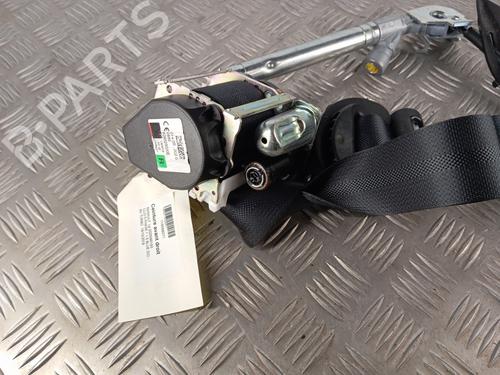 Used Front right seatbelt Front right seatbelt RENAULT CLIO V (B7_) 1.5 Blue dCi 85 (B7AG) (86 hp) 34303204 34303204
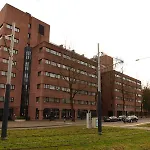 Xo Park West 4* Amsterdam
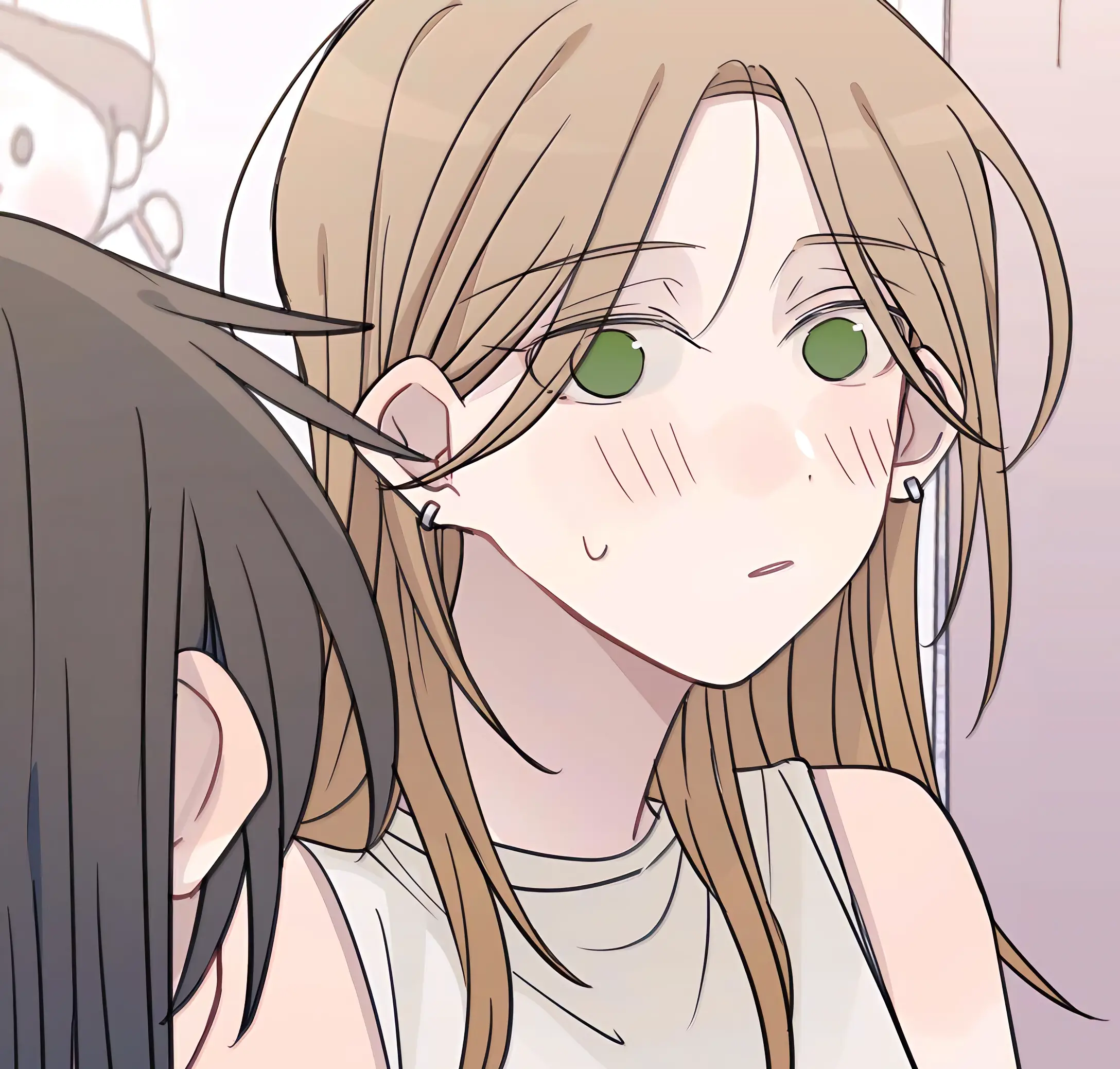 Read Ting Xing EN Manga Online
==
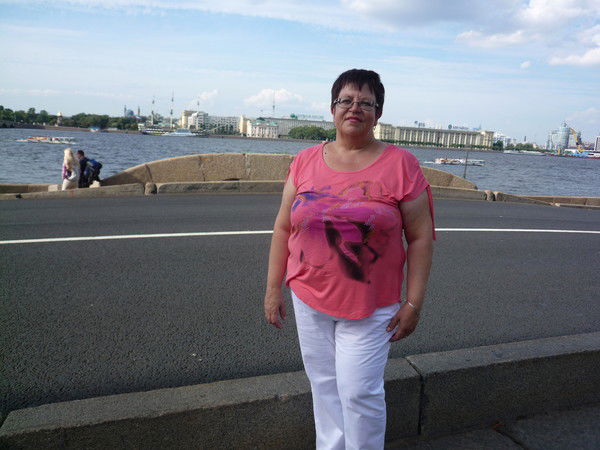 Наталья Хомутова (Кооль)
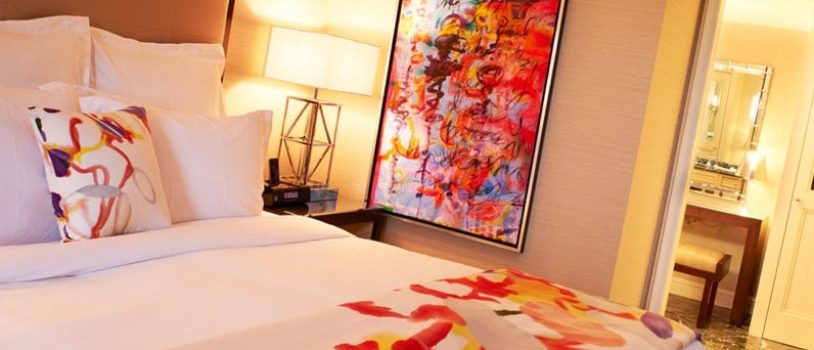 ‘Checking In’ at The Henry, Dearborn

Assigned task
With the pictures removed, print only the lines starting at the line that has "Xo Park West 4* Amsterdam" and ending at the line that has "Read Ting Xing EN Manga Online", both ends included, exactly as they stand above.

Task result
 Xo Park West 4* Amsterdam
 Read Ting Xing EN Manga Online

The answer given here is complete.